And here is a tanka from one of the first tanka collections in English, 'Wind Five Folded', edited by Jane Reichhold:

Walking east, I watch
The moon rise, huge, smokey orange,
Almost full, alone.
Walking home, I'm almost used
To you being gone again.

John Gribble, page 65


And another one from 'Wind Five Folded':

Ginkgos are boring
Until autumn golding and
Persimmons taste tart --
The vague words of your language
Often mean less than they seem

Mimi Walter Hinman, page 77


Slowly a cache of syllabic tanka is being written.  My feeling is that the less a poet has taken on the narrow esthetics of official haiku, the more accessible tanka becomes to a poet.  I see tanka as more closely related to the Psalms and to hymnody than to free verse haiku.  There is the same quiet contemplation, the same sense of steady rhythm meant for chanting or singing. 

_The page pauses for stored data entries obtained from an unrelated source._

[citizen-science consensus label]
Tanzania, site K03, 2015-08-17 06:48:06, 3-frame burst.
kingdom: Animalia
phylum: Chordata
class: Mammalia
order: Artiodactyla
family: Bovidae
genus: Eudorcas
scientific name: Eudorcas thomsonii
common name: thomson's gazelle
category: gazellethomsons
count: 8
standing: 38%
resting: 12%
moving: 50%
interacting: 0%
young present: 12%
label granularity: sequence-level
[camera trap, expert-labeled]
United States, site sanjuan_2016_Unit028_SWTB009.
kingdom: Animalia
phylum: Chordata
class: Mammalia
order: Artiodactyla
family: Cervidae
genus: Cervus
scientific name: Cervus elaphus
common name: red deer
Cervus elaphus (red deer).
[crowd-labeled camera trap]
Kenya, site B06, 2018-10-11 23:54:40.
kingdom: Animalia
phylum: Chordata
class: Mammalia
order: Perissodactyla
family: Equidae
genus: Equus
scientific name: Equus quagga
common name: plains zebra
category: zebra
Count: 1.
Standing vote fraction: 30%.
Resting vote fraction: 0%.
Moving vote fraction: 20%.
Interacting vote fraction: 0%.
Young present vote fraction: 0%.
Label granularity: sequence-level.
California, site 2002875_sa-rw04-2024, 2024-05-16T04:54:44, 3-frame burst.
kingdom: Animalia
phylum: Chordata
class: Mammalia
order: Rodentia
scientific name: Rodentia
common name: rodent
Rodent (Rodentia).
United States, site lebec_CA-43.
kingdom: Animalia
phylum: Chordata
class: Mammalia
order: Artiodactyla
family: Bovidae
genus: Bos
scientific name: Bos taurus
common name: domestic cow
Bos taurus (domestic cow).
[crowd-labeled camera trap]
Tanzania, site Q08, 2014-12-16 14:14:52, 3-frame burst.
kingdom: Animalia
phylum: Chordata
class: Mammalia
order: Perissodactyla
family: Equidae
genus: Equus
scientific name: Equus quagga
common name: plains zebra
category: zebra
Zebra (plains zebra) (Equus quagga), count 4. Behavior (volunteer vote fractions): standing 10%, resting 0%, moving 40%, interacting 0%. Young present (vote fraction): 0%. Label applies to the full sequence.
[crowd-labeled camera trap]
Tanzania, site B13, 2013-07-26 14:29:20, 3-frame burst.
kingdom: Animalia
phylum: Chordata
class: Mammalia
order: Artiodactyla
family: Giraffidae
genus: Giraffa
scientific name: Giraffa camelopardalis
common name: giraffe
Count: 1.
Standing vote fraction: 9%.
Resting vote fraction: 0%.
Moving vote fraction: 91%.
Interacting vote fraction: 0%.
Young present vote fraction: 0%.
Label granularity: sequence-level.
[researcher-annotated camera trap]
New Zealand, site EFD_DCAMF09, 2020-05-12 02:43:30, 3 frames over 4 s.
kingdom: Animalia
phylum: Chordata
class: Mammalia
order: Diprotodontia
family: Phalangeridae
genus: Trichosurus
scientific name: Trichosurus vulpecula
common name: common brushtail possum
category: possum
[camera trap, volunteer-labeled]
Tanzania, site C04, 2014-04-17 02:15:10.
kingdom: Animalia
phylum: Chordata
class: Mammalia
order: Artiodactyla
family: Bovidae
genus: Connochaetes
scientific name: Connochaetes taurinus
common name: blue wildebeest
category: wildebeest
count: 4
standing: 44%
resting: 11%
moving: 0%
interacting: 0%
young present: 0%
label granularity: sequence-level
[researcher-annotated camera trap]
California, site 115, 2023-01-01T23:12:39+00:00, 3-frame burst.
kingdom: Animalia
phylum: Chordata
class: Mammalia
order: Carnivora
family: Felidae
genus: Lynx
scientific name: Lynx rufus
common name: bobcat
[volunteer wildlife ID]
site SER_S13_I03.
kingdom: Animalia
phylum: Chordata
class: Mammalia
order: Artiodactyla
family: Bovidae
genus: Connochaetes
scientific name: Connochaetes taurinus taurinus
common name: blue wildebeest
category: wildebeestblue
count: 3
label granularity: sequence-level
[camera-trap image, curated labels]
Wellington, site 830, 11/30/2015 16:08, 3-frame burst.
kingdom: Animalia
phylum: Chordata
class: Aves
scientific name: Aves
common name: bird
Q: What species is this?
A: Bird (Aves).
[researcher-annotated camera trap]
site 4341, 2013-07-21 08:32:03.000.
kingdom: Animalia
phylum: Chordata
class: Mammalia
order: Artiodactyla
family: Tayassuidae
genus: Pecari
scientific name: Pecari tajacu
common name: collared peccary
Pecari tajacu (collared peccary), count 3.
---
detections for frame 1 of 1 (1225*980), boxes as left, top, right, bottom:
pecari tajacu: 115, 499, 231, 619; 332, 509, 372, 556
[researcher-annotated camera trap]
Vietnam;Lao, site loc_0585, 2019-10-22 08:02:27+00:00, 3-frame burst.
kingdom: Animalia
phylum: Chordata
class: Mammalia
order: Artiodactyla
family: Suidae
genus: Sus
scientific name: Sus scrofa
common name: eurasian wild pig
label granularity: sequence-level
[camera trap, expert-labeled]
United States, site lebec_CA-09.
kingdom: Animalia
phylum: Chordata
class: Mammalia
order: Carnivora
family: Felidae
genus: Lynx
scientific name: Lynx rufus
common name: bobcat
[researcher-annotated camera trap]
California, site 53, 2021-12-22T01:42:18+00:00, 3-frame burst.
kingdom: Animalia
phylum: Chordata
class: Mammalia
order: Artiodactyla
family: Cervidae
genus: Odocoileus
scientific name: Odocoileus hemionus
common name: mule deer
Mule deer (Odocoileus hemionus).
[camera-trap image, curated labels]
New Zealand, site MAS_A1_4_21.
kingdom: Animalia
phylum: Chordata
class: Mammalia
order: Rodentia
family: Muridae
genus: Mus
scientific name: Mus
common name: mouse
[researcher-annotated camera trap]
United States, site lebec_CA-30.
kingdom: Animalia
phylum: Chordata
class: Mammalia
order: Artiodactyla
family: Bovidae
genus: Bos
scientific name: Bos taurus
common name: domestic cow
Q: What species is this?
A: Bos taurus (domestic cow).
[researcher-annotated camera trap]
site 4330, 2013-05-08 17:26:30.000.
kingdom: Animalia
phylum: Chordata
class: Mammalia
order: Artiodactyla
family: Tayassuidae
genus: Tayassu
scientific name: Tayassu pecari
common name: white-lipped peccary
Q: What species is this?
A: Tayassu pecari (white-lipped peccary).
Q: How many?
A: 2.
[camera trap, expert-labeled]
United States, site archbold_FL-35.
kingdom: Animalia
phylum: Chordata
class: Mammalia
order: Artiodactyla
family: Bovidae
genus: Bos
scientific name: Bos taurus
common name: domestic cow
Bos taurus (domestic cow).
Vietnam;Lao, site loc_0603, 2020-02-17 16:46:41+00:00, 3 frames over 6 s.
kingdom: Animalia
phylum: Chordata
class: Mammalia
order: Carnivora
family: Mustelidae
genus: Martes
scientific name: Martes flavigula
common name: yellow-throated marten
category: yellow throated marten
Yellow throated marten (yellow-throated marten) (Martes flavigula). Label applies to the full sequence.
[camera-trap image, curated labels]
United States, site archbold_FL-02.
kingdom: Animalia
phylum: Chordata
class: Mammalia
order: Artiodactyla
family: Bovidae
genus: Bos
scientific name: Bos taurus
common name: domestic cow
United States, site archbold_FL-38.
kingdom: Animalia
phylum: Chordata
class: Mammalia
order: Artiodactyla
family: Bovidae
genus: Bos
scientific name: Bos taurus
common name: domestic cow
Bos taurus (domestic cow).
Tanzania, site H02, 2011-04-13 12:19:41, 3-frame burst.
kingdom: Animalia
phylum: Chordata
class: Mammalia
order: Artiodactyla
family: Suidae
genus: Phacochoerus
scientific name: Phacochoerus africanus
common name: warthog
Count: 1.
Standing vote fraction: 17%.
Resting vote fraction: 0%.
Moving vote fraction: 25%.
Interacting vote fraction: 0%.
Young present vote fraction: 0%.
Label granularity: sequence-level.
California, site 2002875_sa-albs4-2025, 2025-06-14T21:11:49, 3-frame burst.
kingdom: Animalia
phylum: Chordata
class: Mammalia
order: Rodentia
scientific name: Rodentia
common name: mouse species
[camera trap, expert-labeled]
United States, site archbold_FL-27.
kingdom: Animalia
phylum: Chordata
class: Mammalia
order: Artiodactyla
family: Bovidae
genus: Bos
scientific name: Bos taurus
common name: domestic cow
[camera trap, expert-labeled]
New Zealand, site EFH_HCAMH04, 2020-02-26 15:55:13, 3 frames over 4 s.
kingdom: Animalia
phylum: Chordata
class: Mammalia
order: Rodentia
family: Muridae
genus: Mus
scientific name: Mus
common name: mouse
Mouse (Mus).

But to find these tanka you have to look beyond official tanka organizations and magazines because most of them (all?) were started by people committed to free verse and completely allergic to syllabics.  They seem also to have absorbed the nihinjinron based mythos of the specialness of the Japanese language.  But, again, that's OK.  They get to do that.  And we get to connect with the Japanese tradition by counting on our fingers: 5-7-5-7-7.

3 comments:

Jo Balistreri said...

I just found out about your site from Marianne Szyzk--that doesn't look right, ( forgive me Marianne) and I really enjoyed what you had to say and your examples.

Thanks so much.

Norma Margaret said...

Just found your site after reading GHAZAL OF YOURS IN CONTEMPORARY GHAZALS #6
I found your discussion of the ecology of haiku in various anthologies most revealing. I also appreciate the cultural respect that you display instead of assimilation.

Jim714 said...

Greetings Jo and Norma:

Apologies for taking so long to respond. But thanks for your kind words. It's gratifying to get this kind of feedback.